Den nachfolgenden Text hatte ich einige Tage nach dem Anschlag in England geschrieben und ihn dann wieder vergessen. Hier stelle ich ihn, ganz im Kontakxt der Tage danach ein.
Ein bisschen war ich selber über mich geschockt. Irgendwo habe ich es gehört, dass sich da etwas in England ereignet hat, aber ich habe es nicht wahrgenommen. Auch am nächsten Tag war es kein Thema bei mir. Der Tagesablauf hat dazu geführt, dass ich erst am Nachmittag zum Lesen der Zeitung gekommen bin. Und auch danach: Irgendwie war das einfach weit weg. 22 Tote, viele verletzte … Ja, und nun?
Am Abend beteten wir für die Opfer und ihre Angehörigen. Mir kam nur so die Frage: und was ist mit dem Täter? Es ist leicht (und natürlich auch wichtig und gut) für die armen Menschen zu beten – aber wie ist das mit den „Feinden“?
Und selbst heute? Was fühle ich dabei, wenn ich daran denke, dass schon wieder Menschen sterben mussten? Die Bilder im Internet mit den Beileidsbekundungen, das angestrahlte Brandenburger Tor … zwischenzeitlich bekannte Rituale. Was sagt mir das, was macht das mit mir? Ich stumpfe ab. Schlussendlich so wie bei den Meldungen aus dem Nahen Osten oder aus anderen Ecken der Welt. Tote sind Zahlen, die mich nicht tangieren – solange sie nicht hier, direkt vor meiner Haustüre sind. Ist das nicht auch eine Art und Weise von Reduzierung.

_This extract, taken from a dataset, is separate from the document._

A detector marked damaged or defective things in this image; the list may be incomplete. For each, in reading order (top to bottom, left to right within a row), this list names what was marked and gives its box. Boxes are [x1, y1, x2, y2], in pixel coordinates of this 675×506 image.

Ich schimpfe auf Trumps „Amerika zuerst“ und doch, mache ich selber da nicht das Gleiche? Ich reduziere mein Leben, meine Gedanken und meine moralischen Grundwerte auf mein Umfeld – alles andere ist unwichtig. Nach mir die Sinnflut. Der Rest ist mir doch schlussendlich egal – die paar Fürbitten tangieren mich nicht wirklich oder noch schlimmer sie sind ein pflichtschuldiger Akt.

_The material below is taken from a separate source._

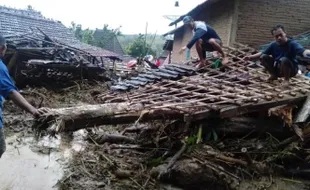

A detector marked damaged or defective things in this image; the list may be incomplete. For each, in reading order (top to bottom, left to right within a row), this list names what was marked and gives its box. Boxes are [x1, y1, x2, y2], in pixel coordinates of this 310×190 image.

damaged roof [0, 5, 120, 58]
rusty metal roof [98, 43, 310, 121]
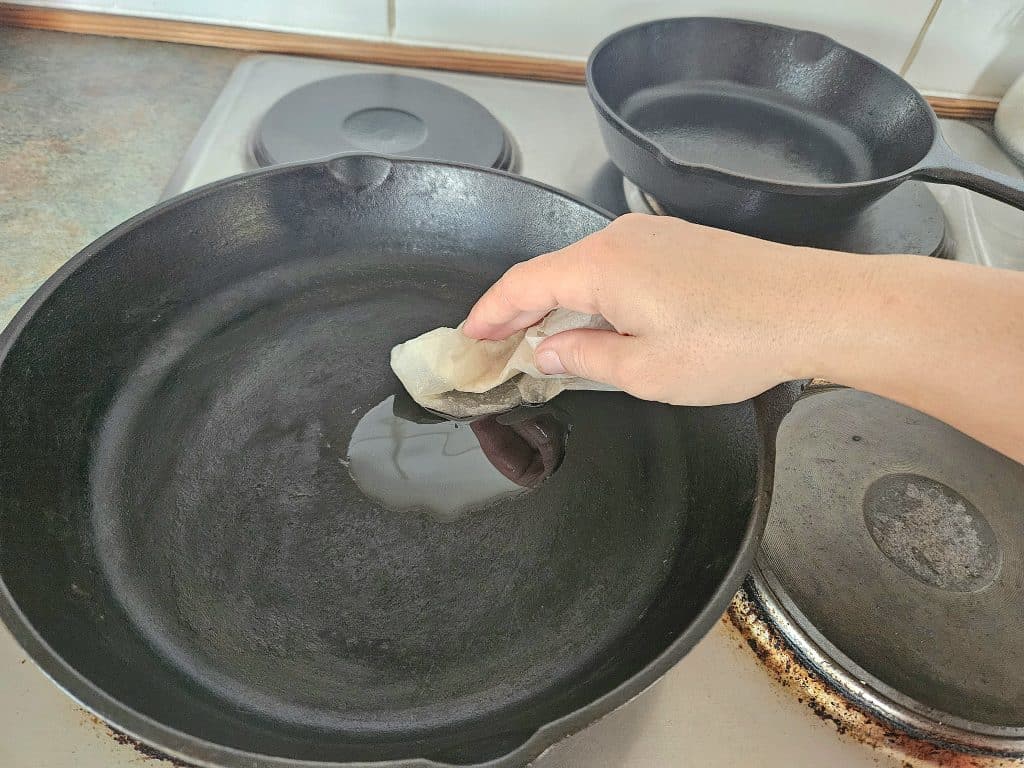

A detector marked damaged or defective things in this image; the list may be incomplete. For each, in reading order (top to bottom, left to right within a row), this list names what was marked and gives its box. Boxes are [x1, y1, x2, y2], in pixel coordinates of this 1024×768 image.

burnt residue on stove [720, 593, 1024, 765]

Es ist so angenehm. Ich kann hier in einer heilen Welt sitzen. Habe schlussendlich alles was ich brauche und kann über die Ungerechtigkeiten der Welt philosophieren. Dass ich daran Anteil habe, durch den Kaffee den ich trinke, durch die Klamotten die ich trage, durch meine politische Lethargie … das verdränge ich. Das entschuldige ich mit der schönen These: Na, ich kann nicht die ganze Welt retten.
Wenn ich das so durchdenke, dann merke ich: Wow, das ko*** mich an was ich da denke. Und doch, ich stehe nicht auf, mache nichts …

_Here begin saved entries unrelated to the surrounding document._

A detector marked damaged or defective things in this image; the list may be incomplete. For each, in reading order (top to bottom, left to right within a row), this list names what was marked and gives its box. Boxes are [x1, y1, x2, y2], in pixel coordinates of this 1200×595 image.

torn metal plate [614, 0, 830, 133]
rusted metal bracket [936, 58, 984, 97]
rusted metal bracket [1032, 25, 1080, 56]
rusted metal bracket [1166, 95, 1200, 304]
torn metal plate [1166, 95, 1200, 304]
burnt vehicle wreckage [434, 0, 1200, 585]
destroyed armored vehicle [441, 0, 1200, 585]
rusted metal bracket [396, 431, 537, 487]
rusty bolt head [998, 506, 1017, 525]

Eine weitere Ausrede: Ich gehe zumindest wählen. Aber auch das reicht doch schlussendlich nicht. Oder? Ausreden über Ausreden. Ich mag mich gerade in diesem Bezug nicht. Da muss sich was ändern. Die Ausreden mit den „kleinen Dingen“ die ich leisten kann, müssen aufhören. Gerade auch als Christ muss ich mich endlich aufmachen und mein Leben so gestalten, dass ich mich einbringe. Wie kann das aussehen? Was muss ich tun?
Wie muss mein Leben, mein Handeln aussehen?
Welche Politik muss ich bevorzugen im Bezug auf Diktatoren, auf die Kriegsländer etc.?
Muss ich „meine“ Politiker mehr fordern, nicht nur von Werten zu reden, sondern auch die Werte einzufordern. Bei uns, aber auch ganz besonders in der Welt?
Wie stehe ich zum Pazifismus? Ist das wirklich die Antwort auf die Probleme dieser Welt? Oder ist das auch wieder nur eine Ausrede um nicht eine moralische Entscheidung zu treffen?
Wie denke ich über das Flüchtlingsthema in Deutschland?
Was mache ich dagegen, dass tausende Menschen auf dem Mittelmeer – sorry – verrecken?
Wie kann ich in den Spiegel schauen, wenn ich weiß, dass auf dieser Welt Christen sterben, psychisch & physisch zerstört werden, weil sie eben Christen sind?
Wie reagiere ich auf die Menschen, die sich in klassischer alter rechter Manier absolut untragbar benehmen? Stehe ich gegen Rechts, gegen Rassismus, gegen Ausgrenzung, gegen die geistige Dummheit der Einpeitscher von IS, NDP, AFD und anderen menschenverachtenden Gruppen in Deutschland und der Welt?
Das sind nur einige Fragen, spontan aus der Luft gegriffen, die mich umtreiben und die uns alle umtreiben sollten. Spontan, aber deshalb nicht falsch. Machen wir uns doch mal alle Gedanken.